> **Document excerpt**
..............................

Is there something on the menu right now that you’re really proud of?

The baked ricotta – we make the cheese in house from scratch, press it for two weeks and salt it, then we bake it off every day and serve it with some of our homemade pita, and house-made proscuitto, with seasonal fruit and a little green salad made with our homemade vinegar. The vinegar’s aged for four years.

Nice. What’s the best—or your favorite—dining experience in the Bay Area, other than here?

My wife and I are huge fans of Cotogna, because you can have really good food at a reasonable price… and we know that we can go in and there’s no pretension. It’s not a formal environment; you can sit down in almost a café-type setting, and have top-quality food.

What’s the most outrageous thing that’s ever gone down here?

Well, the second night we were open we had two different pipes burst in the ceiling. We were pretty new – it’s the second night of service and we were still trying to figure out how we were cooking and how to do service and I got pulled off the line and the dishwasher broke and the air conditioner unit was leaking and we had a flood in the bathroom and water was spraying everywhere and every time I turned around somebody came up to me and said there was a flood in the other room and I was having to put my plumbing skills to the test and get water turned off while I had 100 people in the dining room.

..............................

> **Work to do**
- a) Return each line of the records that contains the string "closest", treating uppercase and lowercase as different.
- b) Carry on the chef interview from its last sentence.
The chef interview and the records are unrelated material.

> **Extracted records**
..............................

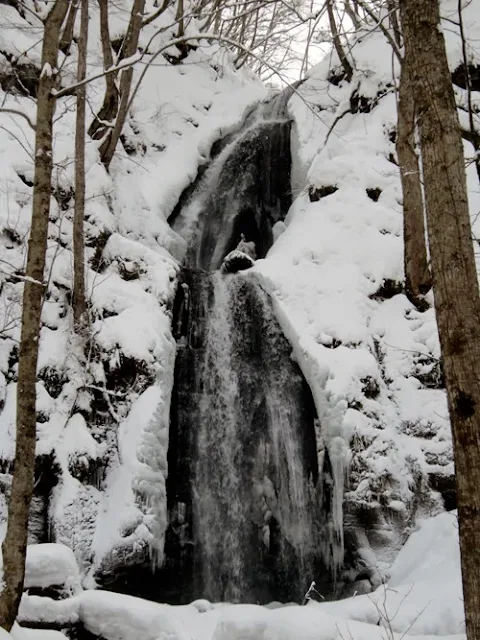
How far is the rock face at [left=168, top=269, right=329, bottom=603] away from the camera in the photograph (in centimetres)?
751

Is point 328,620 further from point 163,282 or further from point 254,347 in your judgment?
point 163,282

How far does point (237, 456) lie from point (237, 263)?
338 centimetres

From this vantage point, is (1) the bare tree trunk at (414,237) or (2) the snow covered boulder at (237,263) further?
(2) the snow covered boulder at (237,263)

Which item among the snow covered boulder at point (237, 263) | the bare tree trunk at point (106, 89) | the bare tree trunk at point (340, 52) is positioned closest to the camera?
the snow covered boulder at point (237, 263)

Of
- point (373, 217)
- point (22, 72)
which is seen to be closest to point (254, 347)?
point (373, 217)

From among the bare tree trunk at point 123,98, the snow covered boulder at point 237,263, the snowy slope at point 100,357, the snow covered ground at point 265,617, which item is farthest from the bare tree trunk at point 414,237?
the bare tree trunk at point 123,98

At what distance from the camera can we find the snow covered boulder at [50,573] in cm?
515

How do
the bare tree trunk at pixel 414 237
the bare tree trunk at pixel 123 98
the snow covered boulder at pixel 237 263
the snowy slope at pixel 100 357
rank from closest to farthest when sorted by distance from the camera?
the snowy slope at pixel 100 357 < the bare tree trunk at pixel 414 237 < the snow covered boulder at pixel 237 263 < the bare tree trunk at pixel 123 98

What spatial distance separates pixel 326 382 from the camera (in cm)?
817

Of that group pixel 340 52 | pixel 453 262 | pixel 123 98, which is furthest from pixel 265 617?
pixel 340 52

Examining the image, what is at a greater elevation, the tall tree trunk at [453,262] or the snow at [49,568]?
the tall tree trunk at [453,262]

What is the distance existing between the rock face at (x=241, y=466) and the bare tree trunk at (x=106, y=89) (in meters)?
4.80

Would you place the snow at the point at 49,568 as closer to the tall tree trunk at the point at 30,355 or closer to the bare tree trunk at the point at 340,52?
the tall tree trunk at the point at 30,355

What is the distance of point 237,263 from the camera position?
10.0 meters
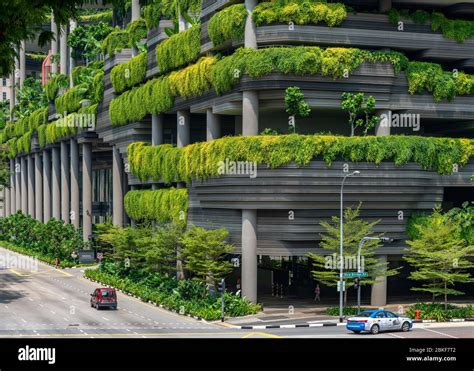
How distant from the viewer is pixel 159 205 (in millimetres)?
74125

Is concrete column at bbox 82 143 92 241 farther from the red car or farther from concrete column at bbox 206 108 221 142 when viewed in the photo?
the red car

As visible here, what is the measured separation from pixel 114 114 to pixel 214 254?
3402 centimetres

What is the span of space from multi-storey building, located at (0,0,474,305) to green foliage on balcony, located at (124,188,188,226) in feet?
3.12

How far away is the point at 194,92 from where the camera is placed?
65938 millimetres

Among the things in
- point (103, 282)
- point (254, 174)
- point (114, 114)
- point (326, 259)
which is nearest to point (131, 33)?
point (114, 114)

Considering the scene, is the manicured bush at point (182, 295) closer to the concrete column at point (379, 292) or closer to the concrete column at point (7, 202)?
the concrete column at point (379, 292)

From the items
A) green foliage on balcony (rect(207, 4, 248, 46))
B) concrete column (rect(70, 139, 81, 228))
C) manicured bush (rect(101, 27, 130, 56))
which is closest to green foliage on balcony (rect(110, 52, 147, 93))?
manicured bush (rect(101, 27, 130, 56))

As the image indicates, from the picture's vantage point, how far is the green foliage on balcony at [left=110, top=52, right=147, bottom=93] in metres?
80.1

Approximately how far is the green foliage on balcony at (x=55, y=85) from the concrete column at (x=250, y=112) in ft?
205

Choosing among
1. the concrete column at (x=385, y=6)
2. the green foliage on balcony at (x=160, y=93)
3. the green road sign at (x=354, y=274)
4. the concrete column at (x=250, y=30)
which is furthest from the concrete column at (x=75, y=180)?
the green road sign at (x=354, y=274)

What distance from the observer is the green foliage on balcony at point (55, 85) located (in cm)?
11534

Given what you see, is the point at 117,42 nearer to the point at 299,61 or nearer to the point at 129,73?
the point at 129,73

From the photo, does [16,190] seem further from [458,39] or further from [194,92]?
[458,39]
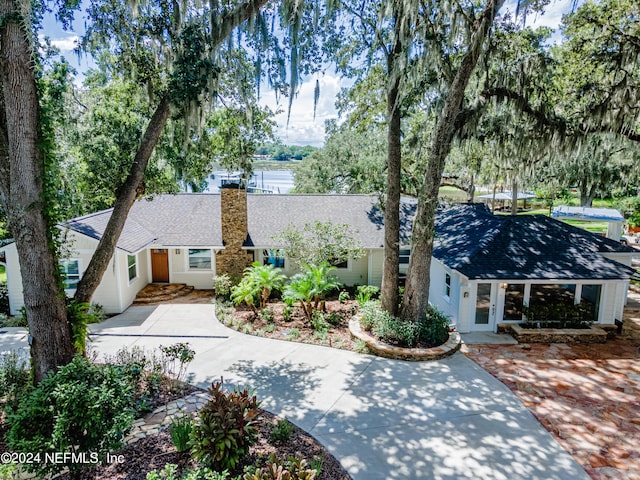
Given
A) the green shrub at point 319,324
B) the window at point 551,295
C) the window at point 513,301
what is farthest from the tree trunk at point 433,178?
the window at point 551,295

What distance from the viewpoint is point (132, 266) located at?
14.3 meters

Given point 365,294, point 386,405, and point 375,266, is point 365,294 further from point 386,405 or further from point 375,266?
point 386,405

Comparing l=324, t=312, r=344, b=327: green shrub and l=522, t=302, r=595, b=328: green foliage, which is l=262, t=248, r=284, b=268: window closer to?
l=324, t=312, r=344, b=327: green shrub

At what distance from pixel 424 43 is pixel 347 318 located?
740 cm

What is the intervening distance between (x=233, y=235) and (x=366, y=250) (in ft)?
15.5

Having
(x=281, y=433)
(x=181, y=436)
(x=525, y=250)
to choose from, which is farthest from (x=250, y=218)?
(x=181, y=436)

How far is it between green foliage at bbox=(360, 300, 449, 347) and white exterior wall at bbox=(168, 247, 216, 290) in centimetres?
726

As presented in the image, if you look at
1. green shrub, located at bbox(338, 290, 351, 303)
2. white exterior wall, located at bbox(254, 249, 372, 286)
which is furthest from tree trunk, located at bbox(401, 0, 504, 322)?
white exterior wall, located at bbox(254, 249, 372, 286)

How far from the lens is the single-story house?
36.5 feet

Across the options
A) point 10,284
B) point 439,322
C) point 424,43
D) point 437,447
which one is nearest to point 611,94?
point 424,43

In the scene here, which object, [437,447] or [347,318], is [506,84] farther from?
[437,447]

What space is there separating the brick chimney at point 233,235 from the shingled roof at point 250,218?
322mm

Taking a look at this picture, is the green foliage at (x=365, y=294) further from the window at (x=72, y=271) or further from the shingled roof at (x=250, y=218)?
the window at (x=72, y=271)

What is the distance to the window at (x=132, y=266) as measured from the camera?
46.2 ft
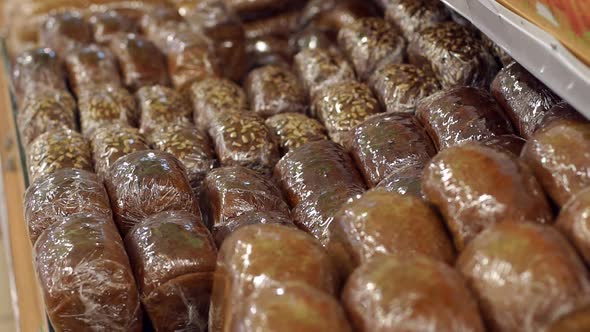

..............................

> **Results by task**
- a)
Which item among the snow covered boulder at point (237, 263) | the bare tree trunk at point (106, 89) | the bare tree trunk at point (340, 52) is positioned closest to the camera?
which is seen to be closest to point (254, 347)?
rank from closest to farthest when sorted by distance from the camera?
which is closest to green foliage on balcony (rect(110, 52, 147, 93))?

- b)
That’s biblical!

It was the one and only time it’s been that chaotic and I keep my fingers crossed that it doesn’t happen much more. But we have only been open for two months, you know. I’m sure there’s more of those nights to come.

Let’s hope not. You kill your sommelier and you’re on death row. What is your final meal?

Homemade tortillas with posole.

One ingredient you couldn’t live without?

Good question; there’s so many I can’t live without. Probably chiles.

What's your favorite food city?

In all honesty, I’ve traveled quite a bit and it sounds very odd, but Beijing just absolutely blew me away. Out of Italy, Spain, Paris, Morocco, Thailand, Vietnam, Beijing is just—that’s the food that made the biggest impression on me.

Fill in the blank. People might be surprised to see me eating ___.

That’s a good one too! You’re killing me here… People might be surprised to see me eating Velveeta macaroni and cheese out of the box. Velveeta Shells and Cheese.

Seriously? Ha! Okay finally: bacon. Awesome, or overrated?

Oh bacon is totally awesome! Absolutely. I do think it’s overused, but that doesn’t detract from how awesome it is.